■ **Problems to work on**
1. Set down the passage on the GKN power line word for word, everything from "The traction current lines" down to "as four-bundle conductors.".
2. Resume the passage on the GKN power line, starting right after its last sentence.

■ **Selected extract**

----

Power produced at GKN was transmitted over a transmission line carrying two circuits of traction current and three-phase alternating current line to the 220 kV-three phase AC and the 110 kV-traction current switchyard situated east of Neckarwestheim. This line is hung on pylons of unusual design with five cross beams. On the lowest cross bar there are two traction current circuits, while the second, third and fourth cross beam carry the three-phase circuits. These are operated, in the case of the GKN 1, with 220 kV and in the case of the GKN 2 with 380 kV. On the highest cross beam two ground conductors are installed. It is notable that the traction current circuits were insulated for 220 kV, although they are operated only with 110 kV. This measure was taken because, in case of a disturbance of the parallel 380 kV-line, overvoltages can occur which insulation designed for 110 kV cannot stand.

The traction current lines from the GKN to the traction current switching station at Neckarwestheim, and from there to the central substation in Stuttgart Zazenhausen, are implemented as four-bundle conductors.

----

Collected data
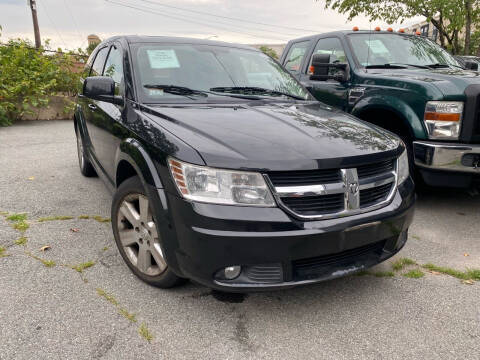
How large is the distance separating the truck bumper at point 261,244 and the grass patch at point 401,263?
85 centimetres

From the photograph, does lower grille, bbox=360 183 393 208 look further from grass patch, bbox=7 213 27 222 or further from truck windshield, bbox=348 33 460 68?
grass patch, bbox=7 213 27 222

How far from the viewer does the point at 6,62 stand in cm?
888

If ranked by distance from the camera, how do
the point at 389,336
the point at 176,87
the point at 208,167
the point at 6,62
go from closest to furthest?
1. the point at 208,167
2. the point at 389,336
3. the point at 176,87
4. the point at 6,62

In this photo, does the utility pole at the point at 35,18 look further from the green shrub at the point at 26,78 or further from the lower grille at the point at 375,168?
the lower grille at the point at 375,168

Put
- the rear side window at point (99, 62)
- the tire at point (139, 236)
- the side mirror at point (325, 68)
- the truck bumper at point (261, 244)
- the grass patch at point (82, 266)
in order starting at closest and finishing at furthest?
the truck bumper at point (261, 244) → the tire at point (139, 236) → the grass patch at point (82, 266) → the rear side window at point (99, 62) → the side mirror at point (325, 68)

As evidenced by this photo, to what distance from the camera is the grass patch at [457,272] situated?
9.30 ft

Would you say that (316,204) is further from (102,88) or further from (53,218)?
(53,218)

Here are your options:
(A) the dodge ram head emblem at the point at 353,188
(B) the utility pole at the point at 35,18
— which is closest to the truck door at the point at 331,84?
(A) the dodge ram head emblem at the point at 353,188

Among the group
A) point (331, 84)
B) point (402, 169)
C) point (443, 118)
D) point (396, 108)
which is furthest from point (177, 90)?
point (331, 84)

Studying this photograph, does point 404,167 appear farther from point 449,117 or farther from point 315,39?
point 315,39

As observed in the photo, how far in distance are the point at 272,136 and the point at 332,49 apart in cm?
328

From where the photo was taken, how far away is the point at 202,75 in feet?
10.3

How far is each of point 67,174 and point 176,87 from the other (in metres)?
2.97

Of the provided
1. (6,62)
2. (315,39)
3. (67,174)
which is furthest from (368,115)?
(6,62)
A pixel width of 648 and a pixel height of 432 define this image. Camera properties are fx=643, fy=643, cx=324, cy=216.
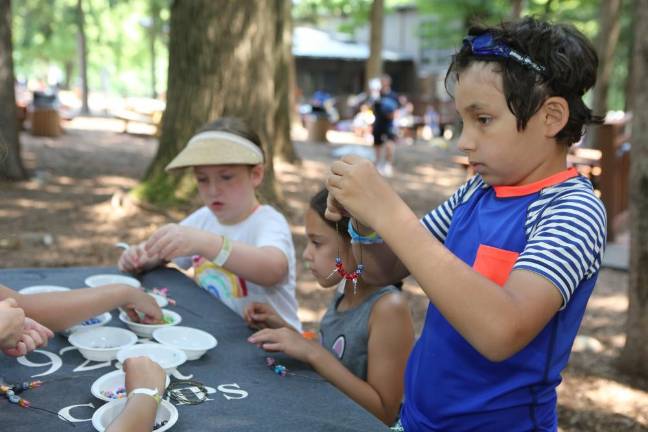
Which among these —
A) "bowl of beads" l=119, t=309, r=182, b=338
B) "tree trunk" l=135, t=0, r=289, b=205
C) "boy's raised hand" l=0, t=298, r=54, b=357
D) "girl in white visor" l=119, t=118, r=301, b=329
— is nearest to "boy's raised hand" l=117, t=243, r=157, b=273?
"girl in white visor" l=119, t=118, r=301, b=329

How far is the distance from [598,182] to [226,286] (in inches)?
255

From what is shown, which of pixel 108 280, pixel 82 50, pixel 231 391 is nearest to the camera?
pixel 231 391

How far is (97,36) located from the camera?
40625 millimetres

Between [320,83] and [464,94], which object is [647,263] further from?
[320,83]

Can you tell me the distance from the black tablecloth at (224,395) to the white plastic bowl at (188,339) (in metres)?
0.03

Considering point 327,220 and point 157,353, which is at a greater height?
point 327,220

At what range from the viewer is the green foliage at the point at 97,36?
29130 mm

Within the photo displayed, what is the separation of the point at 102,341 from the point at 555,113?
1480 mm

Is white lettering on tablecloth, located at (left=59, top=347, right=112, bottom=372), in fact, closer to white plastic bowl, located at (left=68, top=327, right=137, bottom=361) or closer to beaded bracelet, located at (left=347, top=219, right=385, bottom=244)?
white plastic bowl, located at (left=68, top=327, right=137, bottom=361)

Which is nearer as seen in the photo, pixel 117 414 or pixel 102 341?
pixel 117 414

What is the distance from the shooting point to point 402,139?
70.8 ft

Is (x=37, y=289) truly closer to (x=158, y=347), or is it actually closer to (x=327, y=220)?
(x=158, y=347)

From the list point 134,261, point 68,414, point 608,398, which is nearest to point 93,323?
point 68,414

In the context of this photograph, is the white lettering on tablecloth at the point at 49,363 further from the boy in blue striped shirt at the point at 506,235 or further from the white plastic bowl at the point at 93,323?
the boy in blue striped shirt at the point at 506,235
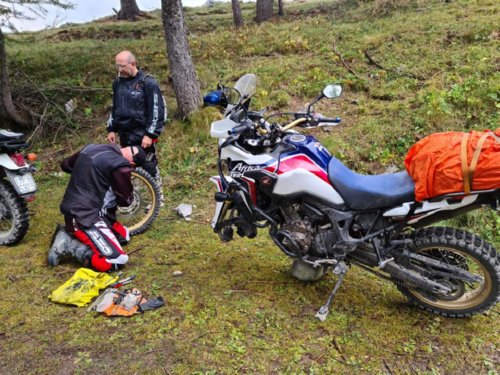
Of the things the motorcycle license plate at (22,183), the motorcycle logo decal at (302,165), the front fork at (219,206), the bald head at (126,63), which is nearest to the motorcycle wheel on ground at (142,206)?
the motorcycle license plate at (22,183)

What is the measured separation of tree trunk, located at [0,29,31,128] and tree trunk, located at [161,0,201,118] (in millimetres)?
3138

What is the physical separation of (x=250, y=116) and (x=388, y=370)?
2.09 meters

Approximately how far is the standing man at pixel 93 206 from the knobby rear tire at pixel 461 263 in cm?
262

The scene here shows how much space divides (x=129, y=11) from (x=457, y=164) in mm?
17428

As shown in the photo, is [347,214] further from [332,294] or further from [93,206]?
[93,206]

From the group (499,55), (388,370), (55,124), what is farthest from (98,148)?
(499,55)

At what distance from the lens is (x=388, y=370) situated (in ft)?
9.27

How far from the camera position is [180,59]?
7121mm

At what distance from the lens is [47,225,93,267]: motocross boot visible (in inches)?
160

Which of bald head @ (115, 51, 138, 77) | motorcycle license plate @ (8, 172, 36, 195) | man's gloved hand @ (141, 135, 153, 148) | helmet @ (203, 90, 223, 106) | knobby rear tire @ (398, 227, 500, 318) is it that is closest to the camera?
knobby rear tire @ (398, 227, 500, 318)

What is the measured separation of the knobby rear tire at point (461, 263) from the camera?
9.52 ft

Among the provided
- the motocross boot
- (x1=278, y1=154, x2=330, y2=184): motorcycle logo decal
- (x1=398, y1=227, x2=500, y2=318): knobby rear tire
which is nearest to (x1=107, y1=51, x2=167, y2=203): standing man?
the motocross boot

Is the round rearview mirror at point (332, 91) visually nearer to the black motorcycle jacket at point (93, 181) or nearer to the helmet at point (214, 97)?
the helmet at point (214, 97)

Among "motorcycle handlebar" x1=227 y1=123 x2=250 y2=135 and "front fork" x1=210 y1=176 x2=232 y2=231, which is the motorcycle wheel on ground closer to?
"front fork" x1=210 y1=176 x2=232 y2=231
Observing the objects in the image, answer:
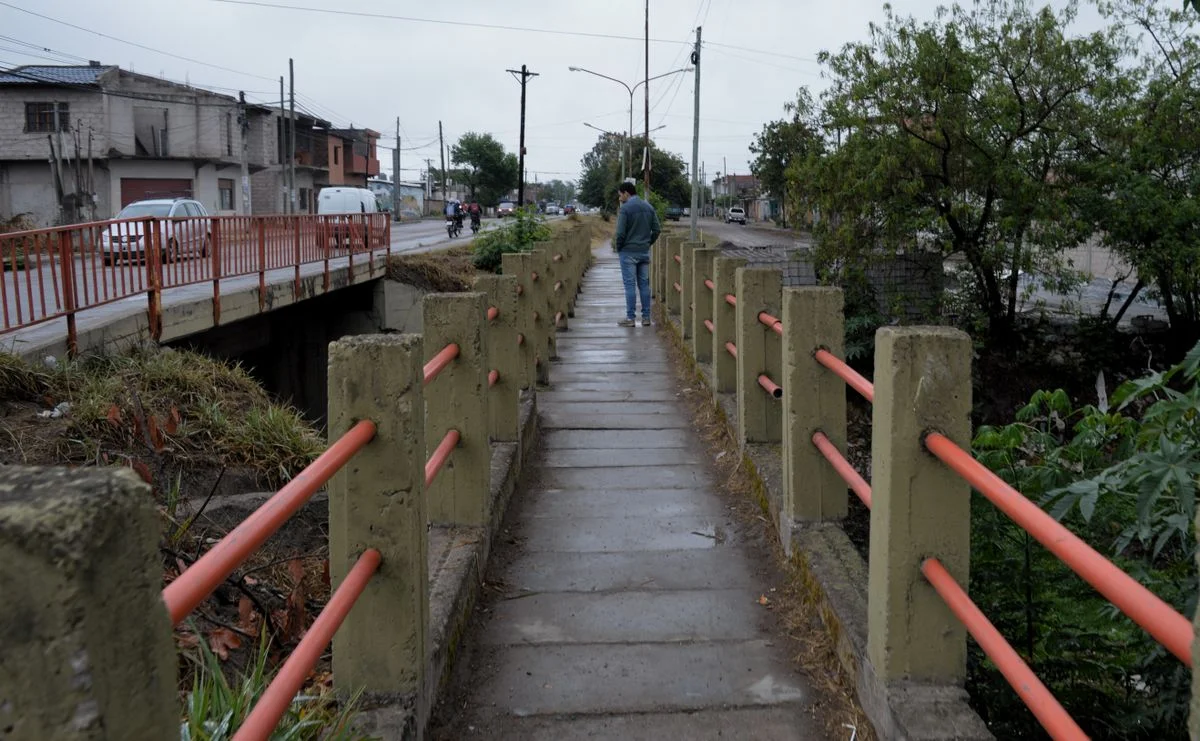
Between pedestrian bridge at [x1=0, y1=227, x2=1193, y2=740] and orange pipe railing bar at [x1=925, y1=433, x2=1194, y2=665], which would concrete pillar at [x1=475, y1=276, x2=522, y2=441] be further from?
orange pipe railing bar at [x1=925, y1=433, x2=1194, y2=665]

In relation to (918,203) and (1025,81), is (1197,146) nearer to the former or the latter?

----

■ **Answers below**
1.
The traction current lines from the GKN to the traction current switching station at Neckarwestheim, and from there to the central substation in Stuttgart Zazenhausen, are implemented as four-bundle conductors.

2.
The three-phase 380 kV circuit leading away from the nuclear power station GKN 2 runs past the 220 kV-three phase switchyard at Neckarwestheim to the transformer station at Großgartach near Heilbronn. Another 110 kV-line for three phase AC with one circuit, originating in the switchgear of the coal-fired power station at Walheim also runs to the GKN. This line is used to power the plant on start-up or provide power in case of an emergency.

Neckarwestheim and the GKN have never had a track connection to the railway network.

==Public opposition==
Geologist Hermann Behmel was a prominent opponent of the Neckarwestheim Nuclear Power Plant.

In April 2009, anti-nuclear activists blocked the entrance to the controversial Neckarwestheim Nuclear Plant with an 8-metre wall. Their protest coincided with the annual meeting of the company that runs the plant, Energie Baden-Württemberg (EnBW).